Puede que parezca obvio, pero lo que pone en escena Jardín barroco no es intrascendente: al filmar al artista Roberto García de Mesa en una intervención que comprende numerosas disciplinas artísticas, la cámara del cineasta Jairo López se encuentra con maneras diferentes de filmar para aproximarse con exactitud a cada una de las artes. Y es posible que no sea algo buscado, aún cuando se trate de un autor que confiesa una especial preocupación por la puesta en escena.
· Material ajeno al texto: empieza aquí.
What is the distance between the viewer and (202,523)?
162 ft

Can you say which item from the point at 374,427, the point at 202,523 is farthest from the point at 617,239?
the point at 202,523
Pero lo cierto es que esas diferencias están ahí: el plano medio para encuadrar a Roberto a través de la habitación, un primer plano cuando escribe, un plano general cuando vuelve sobre sus pasos para juguetear con las teclas de un piano.
No se trata de un documental al uso, porque el cineasta no pretende hacer un retrato del personaje que tiene frente a él, sino el retrato de un instante de tiempo: el proceso de intervención artística en la Galería Conca, en Tenerife, un proceso en el que también se pondrá frente a la cámara el propio cineasta cuando colabora en las manualidades propuestas por Roberto García. Sería oportunista hablar del retrato que hace Jardín barroco de la crisis en España, más allá del puro testimonio de los ecos de una manifestación que se escucha fuera de campo, pero sí que personifica de forma inequívoca el testimonio de una sala de arte contemporáneo ahora cerrada.
De manera que la película termina siendo tanto homenaje al arte vivo como testigo de un espacio que, en cierto modo, ya no existe. Dicho de otro modo, Jardín barroco es la celebración de la vida en un espacio muerto, o al menos condenado a la desaparición. Quizás sea el mayor homenaje que puede brindarle Jairo López al sujeto que filma: el proceso creativo ha generado, finalmente, una vida en la que ya no hay nada.
La belleza de la película no termina en la mera representación de las disciplinas artísticas, sino que se atreve a finalizar con un epílogo que enfrenta a los visitantes con el propio espacio, a la manera de un final especular sobre el que se refleja todo lo anterior. Ahora son los visitantes los que se enfrentan al lugar, un espacio transformado por el artista. El poder del cine es el de unir esos dos momentos distantes en el tiempo: la intervención de Roberto García y, días después, el tránsito de unos visitantes dispuestos a sorprenderse. La cámara de Jairo López funciona como un espejo, reflejando un tiempo en el otro y viceversa. En ese proceso el cineasta también parece encontrarse a sí mismo. Hay dos decisiones que marcan su personalidad como cineasta, su intervención sobre la intervención: una panorámica que dibuja sobre el cuerpo en movimiento del artista al que filma, y el momento en el que decide ponerse también frente a la cámara. En la primera decisión revela el alcance de su mirada como autor; la segunda viene a revelar que, efectivamente, en todo lo que uno filma también está todo lo que uno es.